■ Material provided
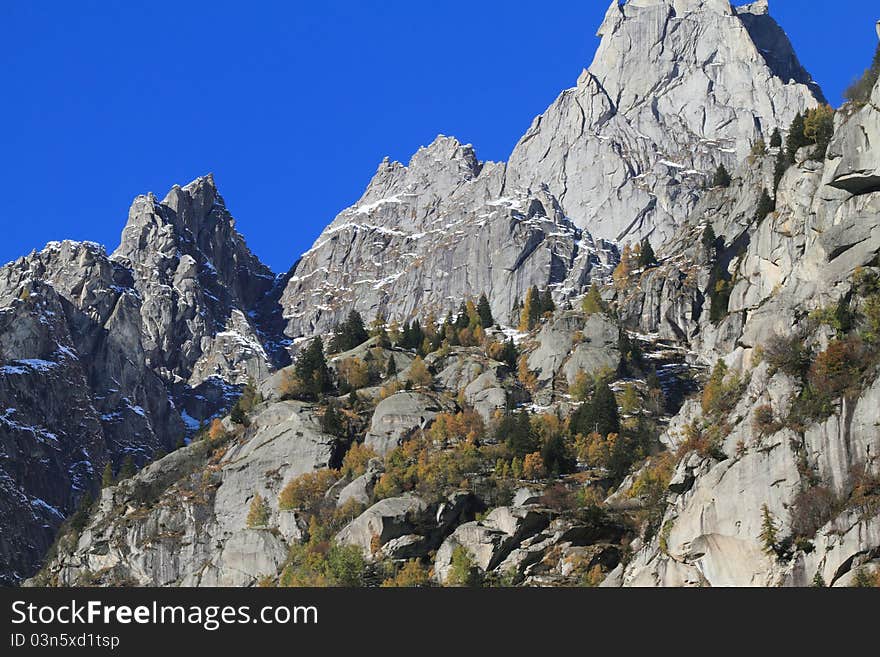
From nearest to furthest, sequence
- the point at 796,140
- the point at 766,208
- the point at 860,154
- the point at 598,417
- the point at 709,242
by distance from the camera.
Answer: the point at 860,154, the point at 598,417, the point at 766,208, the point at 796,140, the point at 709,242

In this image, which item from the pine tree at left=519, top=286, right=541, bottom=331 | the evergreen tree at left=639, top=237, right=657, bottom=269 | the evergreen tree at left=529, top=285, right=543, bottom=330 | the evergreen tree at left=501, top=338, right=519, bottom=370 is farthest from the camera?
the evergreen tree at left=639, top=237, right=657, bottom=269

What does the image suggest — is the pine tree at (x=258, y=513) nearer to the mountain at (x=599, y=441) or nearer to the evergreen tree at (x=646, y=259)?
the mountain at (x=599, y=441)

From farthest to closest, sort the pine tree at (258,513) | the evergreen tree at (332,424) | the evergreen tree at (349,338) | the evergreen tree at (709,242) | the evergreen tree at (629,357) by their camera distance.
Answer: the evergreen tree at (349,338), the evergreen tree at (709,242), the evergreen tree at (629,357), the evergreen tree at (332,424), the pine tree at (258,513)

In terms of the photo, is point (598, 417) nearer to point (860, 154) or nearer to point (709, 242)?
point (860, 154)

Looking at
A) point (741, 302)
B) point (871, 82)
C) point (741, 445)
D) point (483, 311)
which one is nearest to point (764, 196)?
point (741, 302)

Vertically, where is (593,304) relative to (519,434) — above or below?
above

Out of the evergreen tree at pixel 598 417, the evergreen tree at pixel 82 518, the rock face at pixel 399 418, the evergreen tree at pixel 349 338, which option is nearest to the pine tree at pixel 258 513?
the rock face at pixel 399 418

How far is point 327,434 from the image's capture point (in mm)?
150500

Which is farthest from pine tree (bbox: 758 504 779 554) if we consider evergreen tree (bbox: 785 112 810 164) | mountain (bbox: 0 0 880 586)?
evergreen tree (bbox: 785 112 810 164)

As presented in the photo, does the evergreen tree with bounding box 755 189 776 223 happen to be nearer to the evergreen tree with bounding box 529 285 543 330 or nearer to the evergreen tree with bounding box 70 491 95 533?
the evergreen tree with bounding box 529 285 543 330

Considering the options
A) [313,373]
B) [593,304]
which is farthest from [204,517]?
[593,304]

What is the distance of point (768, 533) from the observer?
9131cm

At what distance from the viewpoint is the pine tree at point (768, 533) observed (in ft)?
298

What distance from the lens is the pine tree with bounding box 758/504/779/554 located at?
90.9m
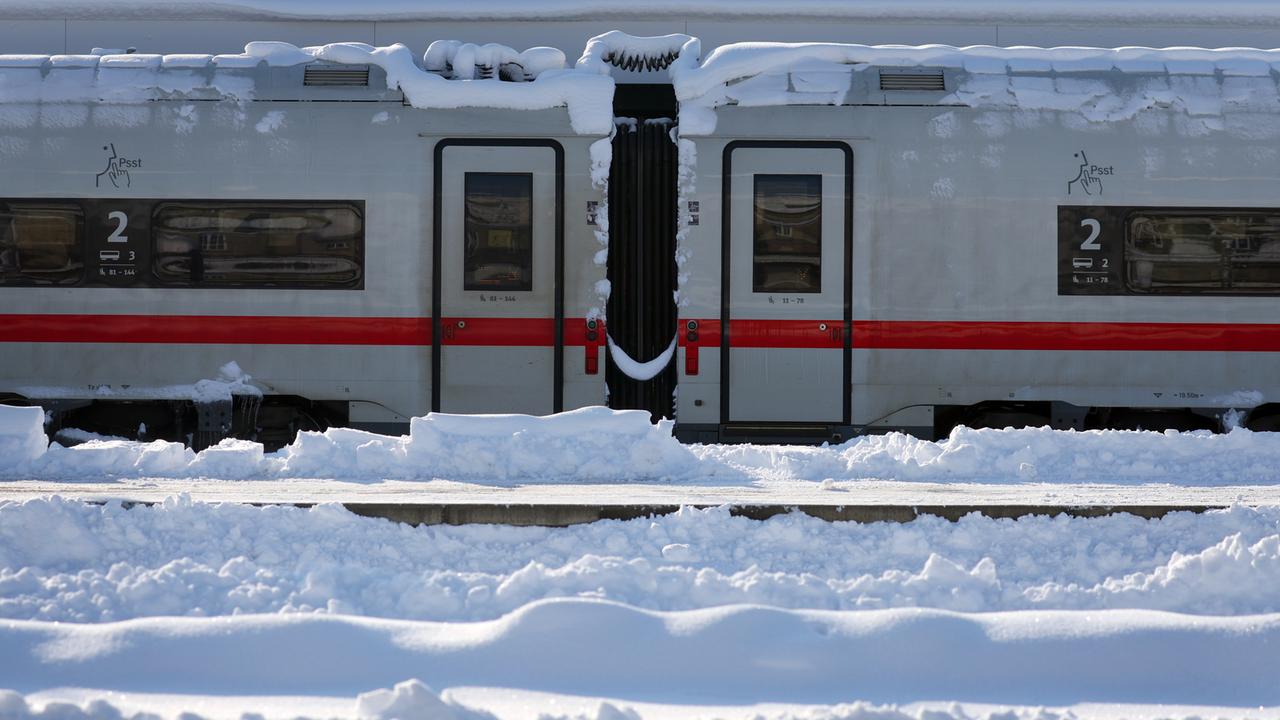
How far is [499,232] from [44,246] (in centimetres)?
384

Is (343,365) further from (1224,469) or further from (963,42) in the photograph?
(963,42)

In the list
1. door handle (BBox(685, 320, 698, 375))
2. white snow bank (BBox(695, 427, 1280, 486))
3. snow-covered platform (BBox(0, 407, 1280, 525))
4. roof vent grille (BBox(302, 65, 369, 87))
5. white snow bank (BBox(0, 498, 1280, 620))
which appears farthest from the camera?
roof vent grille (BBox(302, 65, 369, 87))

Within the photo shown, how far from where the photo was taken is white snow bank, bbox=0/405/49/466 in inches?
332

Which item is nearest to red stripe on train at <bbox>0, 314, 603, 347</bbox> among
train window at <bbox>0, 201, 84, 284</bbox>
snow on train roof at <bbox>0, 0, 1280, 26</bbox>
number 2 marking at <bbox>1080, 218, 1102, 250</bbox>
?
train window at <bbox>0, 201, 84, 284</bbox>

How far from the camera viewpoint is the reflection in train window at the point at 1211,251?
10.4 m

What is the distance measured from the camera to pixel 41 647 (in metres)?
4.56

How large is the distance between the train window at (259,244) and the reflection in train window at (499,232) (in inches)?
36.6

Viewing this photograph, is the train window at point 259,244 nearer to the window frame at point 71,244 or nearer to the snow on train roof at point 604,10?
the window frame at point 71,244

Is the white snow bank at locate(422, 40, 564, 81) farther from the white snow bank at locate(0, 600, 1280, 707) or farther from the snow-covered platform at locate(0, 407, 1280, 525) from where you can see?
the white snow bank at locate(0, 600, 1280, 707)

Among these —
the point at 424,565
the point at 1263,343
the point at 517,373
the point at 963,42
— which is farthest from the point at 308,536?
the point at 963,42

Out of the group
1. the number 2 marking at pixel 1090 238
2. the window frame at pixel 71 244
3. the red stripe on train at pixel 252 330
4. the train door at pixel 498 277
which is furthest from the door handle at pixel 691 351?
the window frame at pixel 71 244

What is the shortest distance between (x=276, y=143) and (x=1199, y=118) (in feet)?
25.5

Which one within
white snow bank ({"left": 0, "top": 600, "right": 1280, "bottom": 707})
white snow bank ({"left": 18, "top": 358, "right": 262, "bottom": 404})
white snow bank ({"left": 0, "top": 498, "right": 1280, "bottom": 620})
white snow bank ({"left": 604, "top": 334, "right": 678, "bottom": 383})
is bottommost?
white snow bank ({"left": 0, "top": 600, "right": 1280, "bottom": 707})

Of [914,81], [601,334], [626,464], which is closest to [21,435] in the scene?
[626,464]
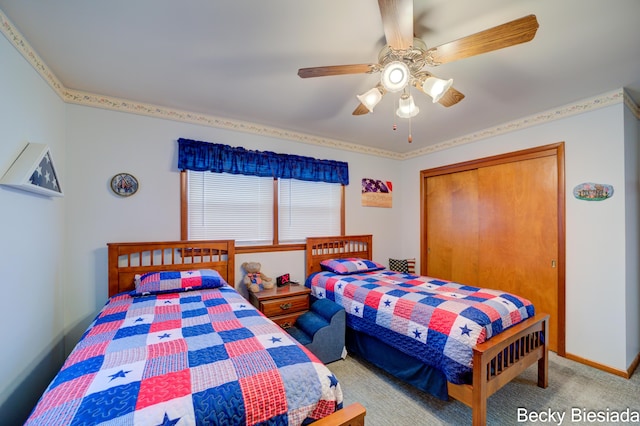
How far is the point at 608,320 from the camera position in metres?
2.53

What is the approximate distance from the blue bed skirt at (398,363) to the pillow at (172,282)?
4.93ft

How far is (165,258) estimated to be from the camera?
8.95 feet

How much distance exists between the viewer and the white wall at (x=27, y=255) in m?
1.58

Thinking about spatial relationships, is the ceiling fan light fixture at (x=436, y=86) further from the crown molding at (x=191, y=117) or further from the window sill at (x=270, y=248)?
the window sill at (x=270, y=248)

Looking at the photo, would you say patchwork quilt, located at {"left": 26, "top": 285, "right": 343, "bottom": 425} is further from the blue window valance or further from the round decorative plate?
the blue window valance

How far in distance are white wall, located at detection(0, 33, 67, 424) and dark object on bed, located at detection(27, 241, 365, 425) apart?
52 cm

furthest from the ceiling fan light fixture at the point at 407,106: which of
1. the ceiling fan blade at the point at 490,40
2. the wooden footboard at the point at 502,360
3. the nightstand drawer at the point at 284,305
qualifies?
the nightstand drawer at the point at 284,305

■ Required task
Can you write out all of the data above again, swapping "camera" for "viewer" everywhere and keeping everything else the same? Leave the pictures out.

■ Result of this task
From nearest to furthest, sequence
- the point at 796,140
- the point at 766,208
- the point at 860,154
- the point at 598,417
- the point at 709,242
by distance from the viewer.
Answer: the point at 860,154, the point at 598,417, the point at 766,208, the point at 796,140, the point at 709,242

In this image, which item from the pine tree at left=519, top=286, right=541, bottom=331 | the evergreen tree at left=639, top=237, right=657, bottom=269 | the evergreen tree at left=529, top=285, right=543, bottom=330 | the evergreen tree at left=501, top=338, right=519, bottom=370 is farthest from the viewer?
the evergreen tree at left=639, top=237, right=657, bottom=269

What does the image suggest — is the pine tree at (x=258, y=513) nearer to the mountain at (x=599, y=441) or nearer to the evergreen tree at (x=646, y=259)?
the mountain at (x=599, y=441)

From farthest to closest, sort the pine tree at (258,513) | the evergreen tree at (332,424) | the evergreen tree at (349,338) | the evergreen tree at (709,242) | the evergreen tree at (629,357) by their viewer distance.
Answer: the evergreen tree at (349,338), the evergreen tree at (709,242), the evergreen tree at (629,357), the evergreen tree at (332,424), the pine tree at (258,513)

In terms of the photo, is point (598, 417) nearer to point (860, 154) or nearer to point (709, 242)?
point (860, 154)

Looking at
A) point (741, 302)
B) point (871, 82)
C) point (741, 445)
D) point (483, 311)
which one is nearest to point (764, 196)?
point (741, 302)

Vertically, where is (593,304) relative to (519,434) — above or below?
above

Out of the evergreen tree at pixel 598 417, the evergreen tree at pixel 82 518, the rock face at pixel 399 418, the evergreen tree at pixel 349 338, which option is nearest to the pine tree at pixel 258 513?
the rock face at pixel 399 418

How far is point 327,434 from the image's capture point (in mm)?
150500

Which is farthest from pine tree (bbox: 758 504 779 554) if we consider evergreen tree (bbox: 785 112 810 164) | mountain (bbox: 0 0 880 586)?
evergreen tree (bbox: 785 112 810 164)

As presented in the photo, does the evergreen tree with bounding box 755 189 776 223 happen to be nearer to the evergreen tree with bounding box 529 285 543 330 or nearer to the evergreen tree with bounding box 70 491 95 533?
the evergreen tree with bounding box 529 285 543 330

Considering the options
A) [313,373]
B) [593,304]
which is farthest from [204,517]?
[593,304]

What is the distance of point (768, 533) from the observer?
9131cm

At what distance from the viewpoint is the pine tree at point (768, 533) observed (in ft)?
298

What distance from the lens is the pine tree with bounding box 758/504/779/554 located at?
90.9m
How far is [499,232] from [44,246] (in centimetres)?
384

Is (343,365) further from (1224,469) or further from (963,42) in the photograph?
(963,42)

In the list
1. door handle (BBox(685, 320, 698, 375))
2. white snow bank (BBox(695, 427, 1280, 486))
3. snow-covered platform (BBox(0, 407, 1280, 525))
4. roof vent grille (BBox(302, 65, 369, 87))
5. white snow bank (BBox(0, 498, 1280, 620))
which appears farthest from the viewer?
roof vent grille (BBox(302, 65, 369, 87))

Within the photo shown, how far from where the photo was taken is white snow bank, bbox=0/405/49/466 in inches?
332

Which item is nearest to red stripe on train at <bbox>0, 314, 603, 347</bbox> among
train window at <bbox>0, 201, 84, 284</bbox>
snow on train roof at <bbox>0, 0, 1280, 26</bbox>
number 2 marking at <bbox>1080, 218, 1102, 250</bbox>
?
train window at <bbox>0, 201, 84, 284</bbox>

How far from the viewer viewpoint is the reflection in train window at the point at 1211,251?
10.4 m

What is the distance measured from the viewer to pixel 41 647 (in metres)?
4.56

How large is the distance between the train window at (259,244) and the reflection in train window at (499,232) (in inches)?
36.6

Viewing this photograph, is the train window at point 259,244 nearer to the window frame at point 71,244 or nearer to the snow on train roof at point 604,10?
the window frame at point 71,244

Is the white snow bank at locate(422, 40, 564, 81) farther from the white snow bank at locate(0, 600, 1280, 707) or farther from the snow-covered platform at locate(0, 407, 1280, 525) from where you can see?
the white snow bank at locate(0, 600, 1280, 707)

Among these —
the point at 424,565
the point at 1263,343
the point at 517,373
the point at 963,42
— which is farthest from the point at 308,536?
the point at 963,42

Out of the group
1. the number 2 marking at pixel 1090 238
2. the window frame at pixel 71 244
3. the red stripe on train at pixel 252 330
4. the train door at pixel 498 277
which is furthest from the door handle at pixel 691 351?
the window frame at pixel 71 244

What is the shortest distance between (x=276, y=143) and (x=1199, y=118) (in feet)?
25.5

Which one within
white snow bank ({"left": 0, "top": 600, "right": 1280, "bottom": 707})
white snow bank ({"left": 18, "top": 358, "right": 262, "bottom": 404})
white snow bank ({"left": 0, "top": 498, "right": 1280, "bottom": 620})
white snow bank ({"left": 604, "top": 334, "right": 678, "bottom": 383})
is bottommost?
white snow bank ({"left": 0, "top": 600, "right": 1280, "bottom": 707})

Of [914,81], [601,334], [626,464], which is closest to [21,435] in the scene?
[626,464]
How far is the point at 608,320 from the viewer position in metres?
2.53

What is the approximate distance from the blue bed skirt at (398,363) to the pillow at (172,282)?
4.93ft

How far is (165,258) estimated to be from the viewer?
8.95 feet

How much distance exists between the viewer and the white wall at (x=27, y=255) in m?
1.58

Thinking about spatial relationships, is the ceiling fan light fixture at (x=436, y=86) further from the crown molding at (x=191, y=117) or further from the window sill at (x=270, y=248)?
the window sill at (x=270, y=248)

Looking at the photo, would you say patchwork quilt, located at {"left": 26, "top": 285, "right": 343, "bottom": 425} is further from the blue window valance or further from the round decorative plate?
the blue window valance

How far in distance are white wall, located at detection(0, 33, 67, 424) and dark object on bed, located at detection(27, 241, 365, 425) apart?
52 cm

furthest from the ceiling fan light fixture at the point at 407,106: which of
1. the ceiling fan blade at the point at 490,40
2. the wooden footboard at the point at 502,360
3. the nightstand drawer at the point at 284,305
qualifies?
the nightstand drawer at the point at 284,305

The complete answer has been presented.